L’homme qui mit fin à l’Histoire

Unité 731

Nicolas Winter
Juste un mot
Published in
6 min readSep 16, 2017

--

Lancée en ce début d’année 2016, la collection Une Heure Lumière des éditions du Bélial avait convaincu grâce à la qualité de ses textes franchement impressionnante. Aux quatre premiers volumes viennent s’ajouter en ce mois d’Août deux nouveaux ouvrages avec Un pont sur la Brume de Kij Johnson et L’homme qui mit fin à l’histoire de Ken Liu. Ce dernier ne sera pas inconnu au lecteur assidu de littératures de genres puisqu’il avait déjà beaucoup fait parler de lui à travers son recueil La Ménagerie de Papier paru chez les même éditions du Bélial.

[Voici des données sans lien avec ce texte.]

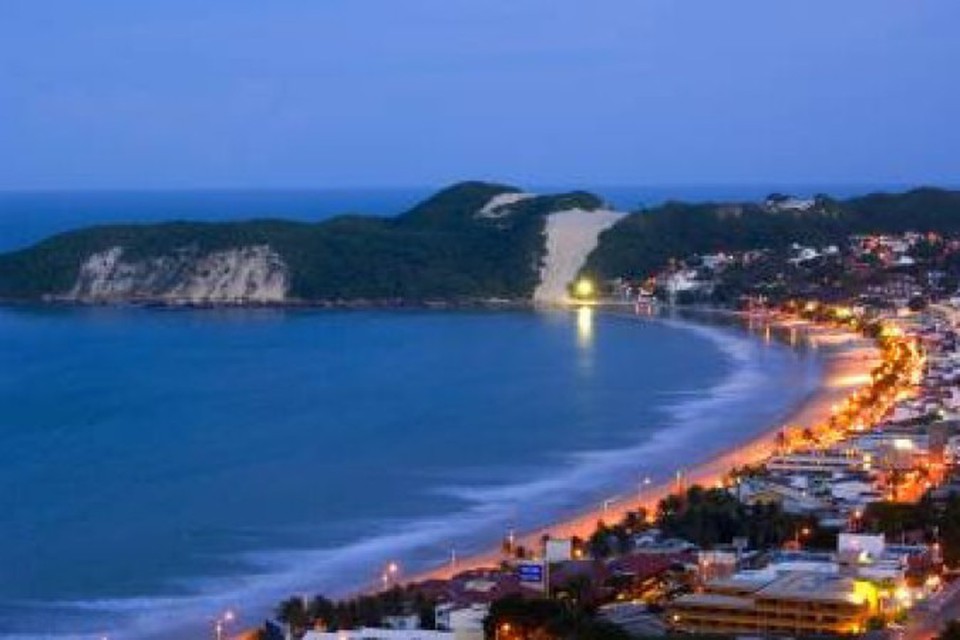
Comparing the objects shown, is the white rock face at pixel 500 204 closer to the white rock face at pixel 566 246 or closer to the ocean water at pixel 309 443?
the white rock face at pixel 566 246

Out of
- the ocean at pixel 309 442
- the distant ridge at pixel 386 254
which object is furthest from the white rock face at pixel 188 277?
the ocean at pixel 309 442

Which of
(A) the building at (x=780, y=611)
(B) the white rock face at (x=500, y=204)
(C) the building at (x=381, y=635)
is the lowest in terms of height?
(C) the building at (x=381, y=635)

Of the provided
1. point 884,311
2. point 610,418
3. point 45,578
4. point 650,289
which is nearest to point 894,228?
point 650,289

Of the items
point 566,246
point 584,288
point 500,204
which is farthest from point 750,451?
point 500,204

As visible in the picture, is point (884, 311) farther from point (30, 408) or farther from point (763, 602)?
point (763, 602)

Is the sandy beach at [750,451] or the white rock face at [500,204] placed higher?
the white rock face at [500,204]

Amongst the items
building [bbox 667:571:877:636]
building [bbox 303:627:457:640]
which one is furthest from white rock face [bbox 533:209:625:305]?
building [bbox 303:627:457:640]
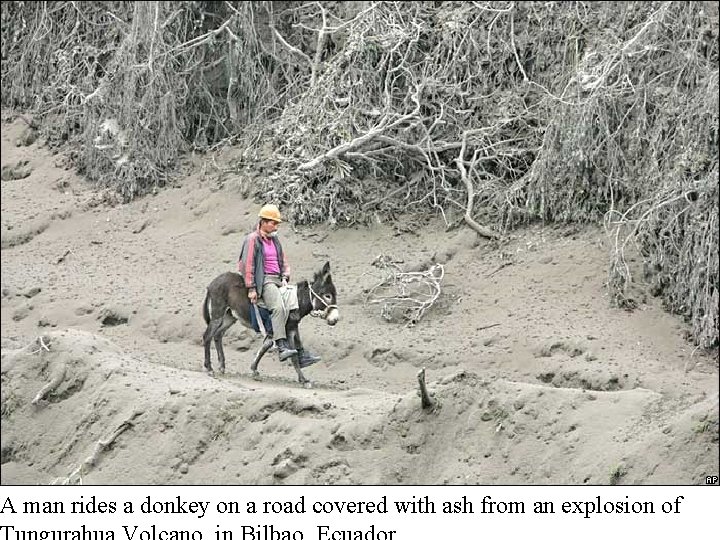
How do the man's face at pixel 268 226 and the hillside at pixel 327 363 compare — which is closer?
the hillside at pixel 327 363

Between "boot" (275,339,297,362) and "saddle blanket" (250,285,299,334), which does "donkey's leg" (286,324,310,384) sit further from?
"saddle blanket" (250,285,299,334)

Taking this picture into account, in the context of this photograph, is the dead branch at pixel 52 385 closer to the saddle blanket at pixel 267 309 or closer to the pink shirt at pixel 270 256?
the saddle blanket at pixel 267 309

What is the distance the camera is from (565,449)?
8.52m

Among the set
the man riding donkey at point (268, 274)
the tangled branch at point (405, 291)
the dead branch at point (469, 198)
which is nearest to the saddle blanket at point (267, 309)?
the man riding donkey at point (268, 274)

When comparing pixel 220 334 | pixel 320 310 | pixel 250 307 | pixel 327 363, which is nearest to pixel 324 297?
pixel 320 310

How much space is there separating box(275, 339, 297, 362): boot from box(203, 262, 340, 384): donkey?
2.2 inches

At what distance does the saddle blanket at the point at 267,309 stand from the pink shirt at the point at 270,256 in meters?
0.20

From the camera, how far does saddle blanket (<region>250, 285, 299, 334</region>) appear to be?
12.2m

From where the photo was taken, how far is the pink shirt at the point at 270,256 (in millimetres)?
12188

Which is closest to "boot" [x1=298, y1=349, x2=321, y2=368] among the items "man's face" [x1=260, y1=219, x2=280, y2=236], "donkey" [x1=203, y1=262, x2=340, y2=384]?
"donkey" [x1=203, y1=262, x2=340, y2=384]

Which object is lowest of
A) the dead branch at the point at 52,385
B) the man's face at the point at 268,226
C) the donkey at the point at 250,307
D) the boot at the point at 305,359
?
the boot at the point at 305,359

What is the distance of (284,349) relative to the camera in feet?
40.3

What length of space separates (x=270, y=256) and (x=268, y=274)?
0.55ft

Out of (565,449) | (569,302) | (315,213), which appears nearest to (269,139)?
(315,213)
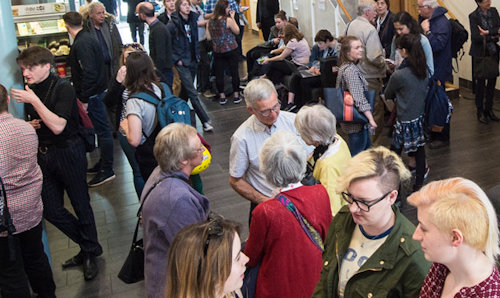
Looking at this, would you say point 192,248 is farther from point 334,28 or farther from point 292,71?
point 334,28

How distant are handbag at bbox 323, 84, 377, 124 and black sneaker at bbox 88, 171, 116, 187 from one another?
10.0 ft

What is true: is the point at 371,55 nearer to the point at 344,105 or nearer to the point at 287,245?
the point at 344,105

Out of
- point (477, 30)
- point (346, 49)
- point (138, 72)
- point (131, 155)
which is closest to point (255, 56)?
point (477, 30)

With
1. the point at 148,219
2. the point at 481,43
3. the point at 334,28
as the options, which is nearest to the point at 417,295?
the point at 148,219

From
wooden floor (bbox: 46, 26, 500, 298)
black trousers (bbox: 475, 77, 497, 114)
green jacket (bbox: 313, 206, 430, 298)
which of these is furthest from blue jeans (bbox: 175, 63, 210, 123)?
green jacket (bbox: 313, 206, 430, 298)

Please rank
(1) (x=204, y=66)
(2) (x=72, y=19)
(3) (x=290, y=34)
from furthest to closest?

Il était donc logique que l’une des plumes les plus géniales de la science-fiction moderne se retrouve dans la collection Une Heure Lumière, d’autant plus que l’américain a un goût prononcé pour le format court. Finaliste du prix Hugo et du prix Theodore Sturgeon de l’année 2012, L’homme qui mit fin à l’histoire est une novella de 104 pages qui prend le prétexte du voyage temporel pour parler d’un sujet brûlant d’actualité : le négationnisme. Et pour ce faire, Ken Liu plonge l’une des horreurs absolues de l’histoire de l’humanité, l’Unité 731.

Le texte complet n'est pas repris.